I however,support the notion that human societies were originally matriarchal; Women were respected for birthing children, they took up important leadership positions in the society, held together the society and most of the deities were female, but around 3000 B.C. , the patriarchy was born. Lucky for us, history has evidence of women who dared to stand out such as Hatshepsut, Zenobia, Catherine the great, Joan of Arc, Trung sisters, Cleopatra, khutulin, Noor Inayat Khan… The list is long , but in this blog I’ll write about four of my favourites;
Hatshepsut : ( 1479 B.C. – 1458 B.C. ).
After the death of her father, King Thutmose I, twelve years old Hatshepsut married her step brother Thutmose II to become queen.

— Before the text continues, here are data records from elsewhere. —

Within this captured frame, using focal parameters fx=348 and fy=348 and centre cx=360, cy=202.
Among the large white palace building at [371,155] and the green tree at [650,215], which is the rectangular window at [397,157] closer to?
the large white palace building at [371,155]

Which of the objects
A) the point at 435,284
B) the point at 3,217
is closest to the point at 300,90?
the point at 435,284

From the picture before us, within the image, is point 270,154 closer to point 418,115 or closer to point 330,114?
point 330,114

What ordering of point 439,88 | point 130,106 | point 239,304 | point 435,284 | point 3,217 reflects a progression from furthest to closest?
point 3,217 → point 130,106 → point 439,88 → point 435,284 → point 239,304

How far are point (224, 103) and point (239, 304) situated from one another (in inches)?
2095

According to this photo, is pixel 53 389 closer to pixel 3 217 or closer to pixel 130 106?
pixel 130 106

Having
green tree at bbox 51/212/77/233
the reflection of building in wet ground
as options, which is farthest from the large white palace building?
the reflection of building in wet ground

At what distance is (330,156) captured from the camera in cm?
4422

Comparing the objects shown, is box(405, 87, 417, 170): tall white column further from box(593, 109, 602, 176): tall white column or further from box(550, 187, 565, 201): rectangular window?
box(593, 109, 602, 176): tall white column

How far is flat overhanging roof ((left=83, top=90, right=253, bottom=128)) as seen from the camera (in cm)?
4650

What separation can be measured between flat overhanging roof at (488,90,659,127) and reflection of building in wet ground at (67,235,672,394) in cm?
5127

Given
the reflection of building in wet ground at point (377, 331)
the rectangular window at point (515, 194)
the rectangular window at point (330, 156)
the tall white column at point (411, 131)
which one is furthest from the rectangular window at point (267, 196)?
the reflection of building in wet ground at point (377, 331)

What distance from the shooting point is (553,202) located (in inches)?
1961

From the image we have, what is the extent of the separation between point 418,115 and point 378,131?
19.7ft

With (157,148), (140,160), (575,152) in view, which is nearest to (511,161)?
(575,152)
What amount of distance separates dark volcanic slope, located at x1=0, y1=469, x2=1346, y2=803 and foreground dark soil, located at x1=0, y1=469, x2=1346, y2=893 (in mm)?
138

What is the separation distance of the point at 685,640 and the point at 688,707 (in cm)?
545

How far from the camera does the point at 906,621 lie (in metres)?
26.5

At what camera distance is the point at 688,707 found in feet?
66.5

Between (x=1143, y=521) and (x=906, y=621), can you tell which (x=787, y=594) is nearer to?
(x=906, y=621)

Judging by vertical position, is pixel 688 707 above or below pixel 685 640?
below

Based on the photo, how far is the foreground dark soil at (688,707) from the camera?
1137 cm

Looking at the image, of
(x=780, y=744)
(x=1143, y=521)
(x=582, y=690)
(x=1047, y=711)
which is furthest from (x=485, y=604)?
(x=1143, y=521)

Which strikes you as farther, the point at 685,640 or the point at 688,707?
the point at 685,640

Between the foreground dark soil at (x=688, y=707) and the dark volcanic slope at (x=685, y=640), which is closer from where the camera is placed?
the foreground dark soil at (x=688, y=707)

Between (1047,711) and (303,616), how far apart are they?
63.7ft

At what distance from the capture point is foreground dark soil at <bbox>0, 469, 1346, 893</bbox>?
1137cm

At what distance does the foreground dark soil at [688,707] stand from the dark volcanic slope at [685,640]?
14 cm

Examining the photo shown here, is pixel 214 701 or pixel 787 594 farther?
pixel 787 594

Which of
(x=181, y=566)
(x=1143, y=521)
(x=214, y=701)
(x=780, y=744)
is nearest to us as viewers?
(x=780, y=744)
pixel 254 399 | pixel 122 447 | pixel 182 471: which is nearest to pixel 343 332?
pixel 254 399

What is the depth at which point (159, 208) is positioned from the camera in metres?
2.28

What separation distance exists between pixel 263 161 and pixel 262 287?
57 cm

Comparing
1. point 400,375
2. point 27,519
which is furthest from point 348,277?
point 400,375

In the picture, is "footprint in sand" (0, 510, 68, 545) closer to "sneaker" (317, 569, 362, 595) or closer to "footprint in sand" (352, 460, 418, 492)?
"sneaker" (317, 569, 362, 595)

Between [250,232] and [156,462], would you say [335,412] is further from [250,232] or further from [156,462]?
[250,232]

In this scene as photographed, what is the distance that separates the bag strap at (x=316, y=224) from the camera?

Hatshepsut and Thutmose II had one daughter, Neferure. He had other children through secondary wives including his heir Thutmose III. Upon Thutmose II’ s death, the throne went to his young son Thutmose III and it was Hatshepsut’s duty to handle matters of the kingdom until her step son was of age. The ambitious queen assumed the powers of a pharaoh and fought to maintain her position. She not only wore the traditional fake beard worn by pharaohs, but also had sculptors and painters portray her as a man with a beard and muscles. She was a wise ruler who surrounded herself with political supporters such as her chief minister, Senenmut. Rumor had it that Senenmut had been her lover, there is little proof to this claim… but who doesn’t love a good gossip? As pharaoh, she made great building developments in Egypt and brought back wealth through trading expeditions. Hatshepsut died in her mid forties and was buried in the valley of Kings. Her step son ruled after her death and later on during his reign, had evidence of Hatshepsut as a powerful female ruler in the lineage of the male dynasty erased.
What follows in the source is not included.